■ **AIM OF THE EXERCISE**:
Restate the data word for word. Leave the pictures out.

[Records from a dataset]
____________________
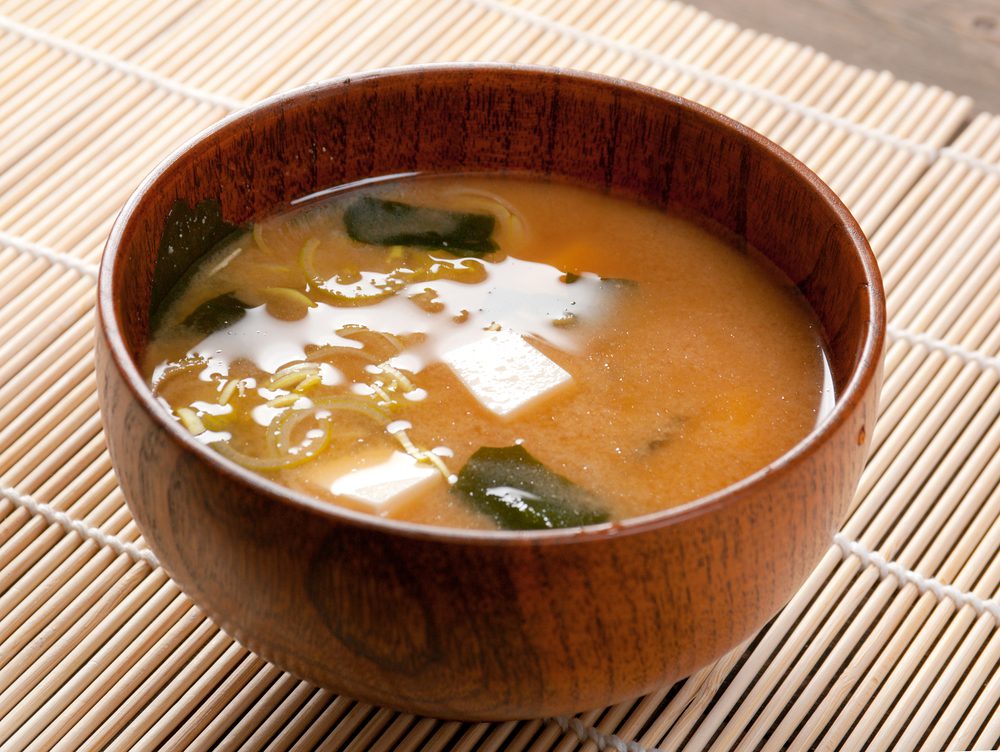 A bowl of soup with spinach and tofu.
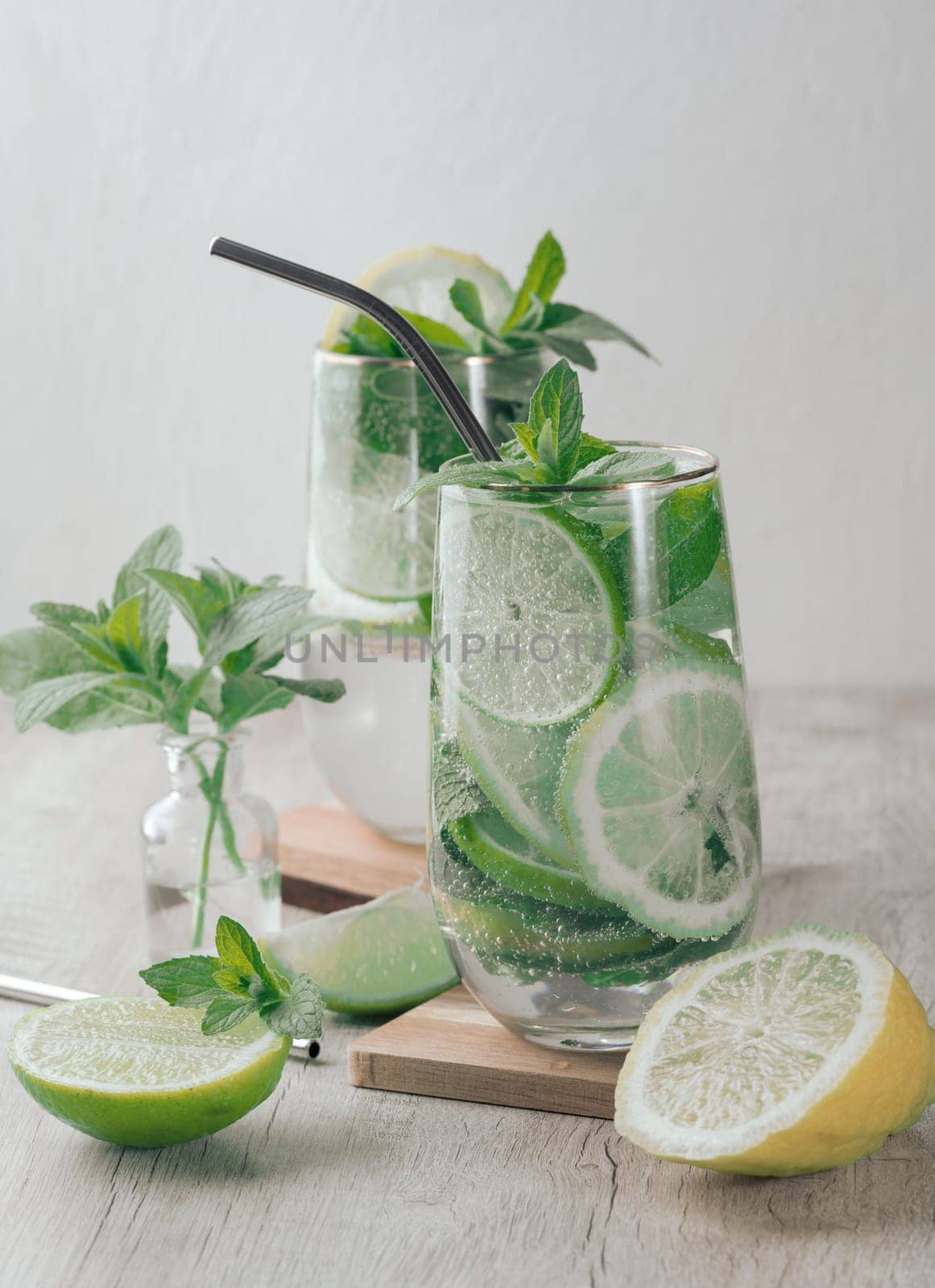 Summer drink with lime and mint. Cold drink, non-alcoholic mojito or lemonade, garnished with fresh mint sprigs and citrus slices. 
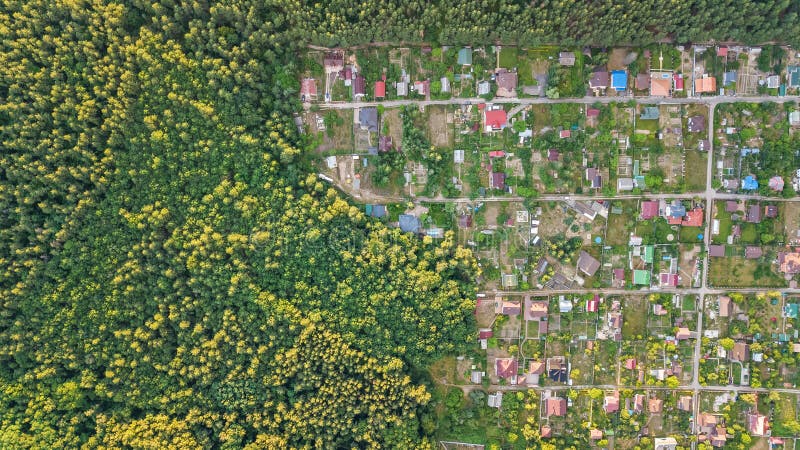 Aerial top view of residential area summer houses in forest from above, countryside real estate and dacha village in Ukraine. Aerial top view of residential area royalty free stock photos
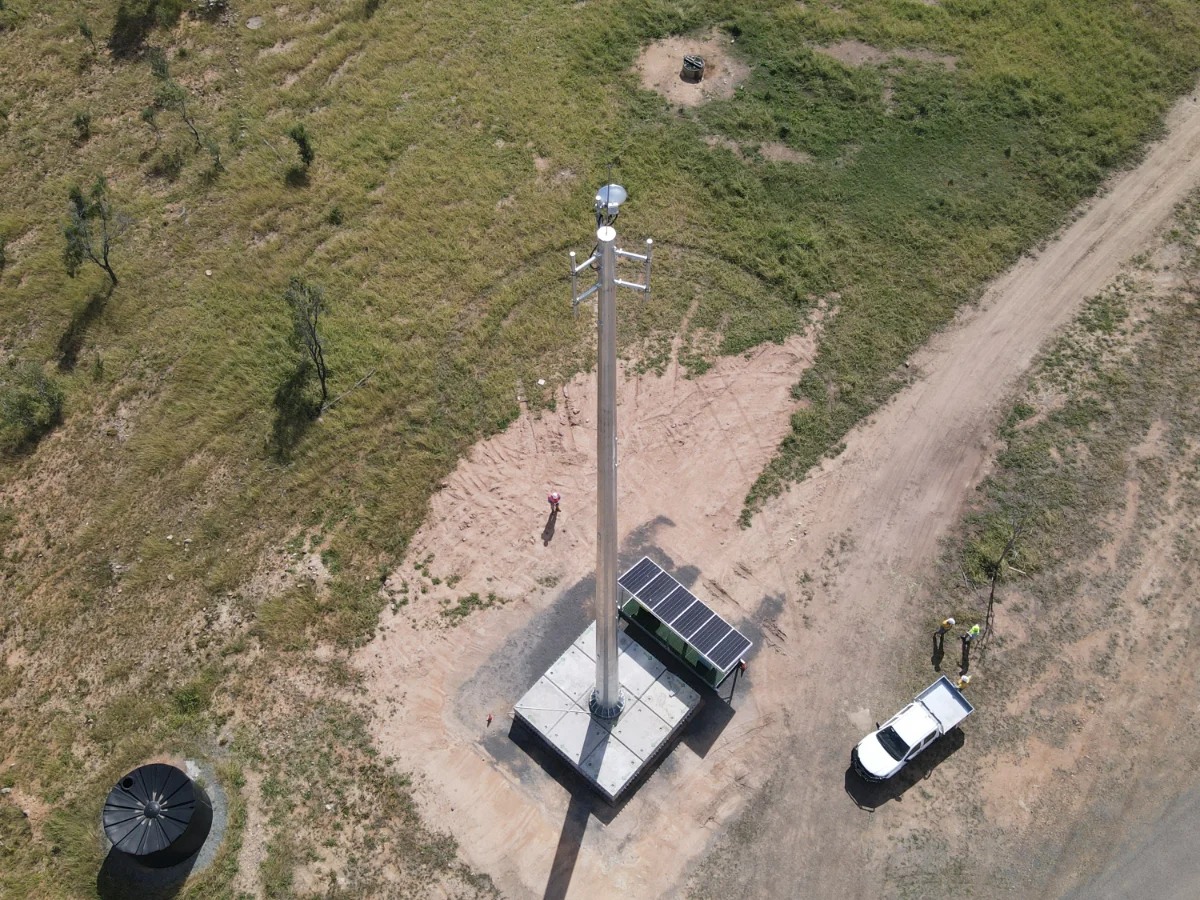 Aerial view of a solar-powered monopole tower build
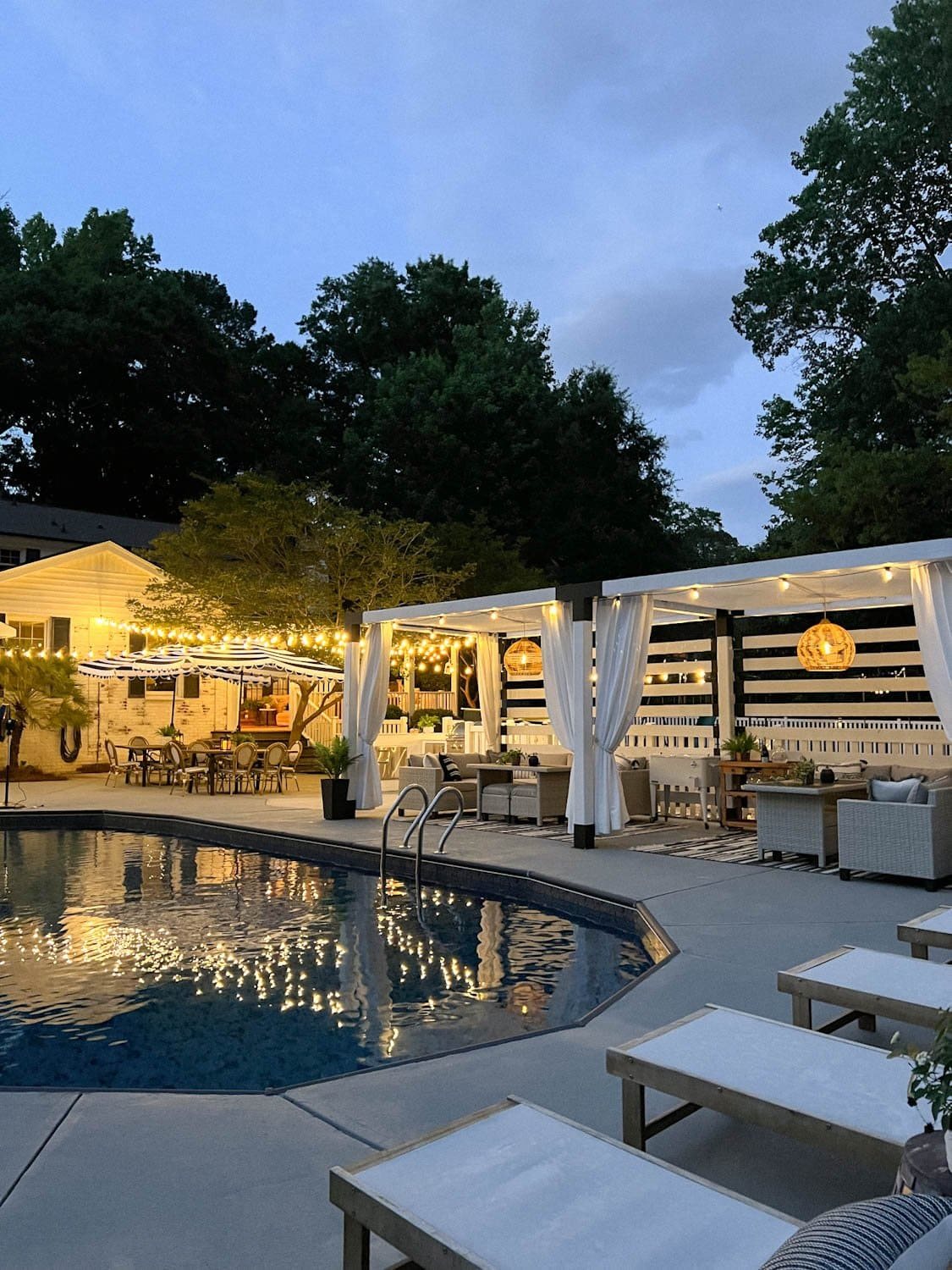 string lights around a pool at night with pergola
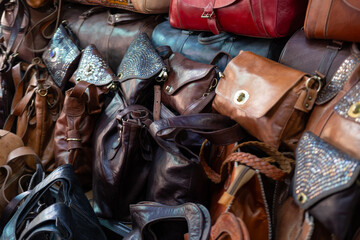 Colorful Vibrant leather handmade Moroccan bags, goods for sale in traditional local souk, story...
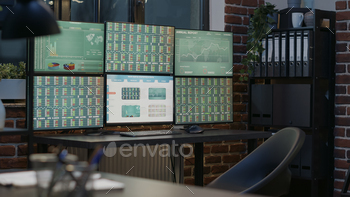 Empty multi monitors workstation with stock market statistics stock photo NULLED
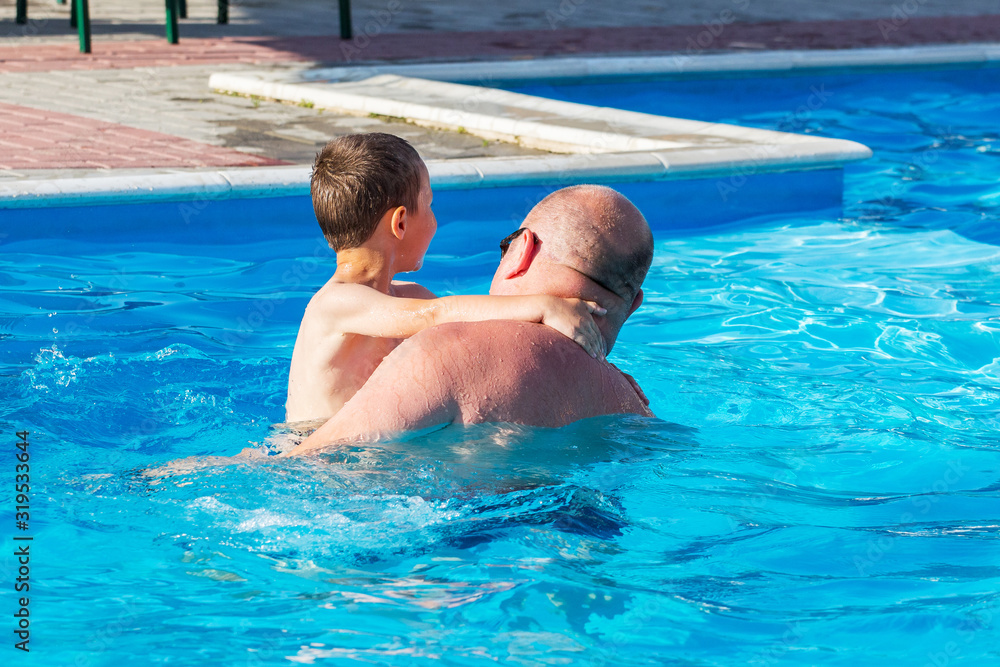 Father with son swim in swimming pool. Father loves son_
____________________
■ **RESPONSE**:
 A bowl of soup with spinach and tofu.
 Summer drink with lime and mint. Cold drink, non-alcoholic mojito or lemonade, garnished with fresh mint sprigs and citrus slices. 
 Aerial top view of residential area summer houses in forest from above, countryside real estate and dacha village in Ukraine. Aerial top view of residential area royalty free stock photos
 Aerial view of a solar-powered monopole tower build
 string lights around a pool at night with pergola
 Colorful Vibrant leather handmade Moroccan bags, goods for sale in traditional local souk, story...
 Empty multi monitors workstation with stock market statistics stock photo NULLED
 Father with son swim in swimming pool. Father loves son_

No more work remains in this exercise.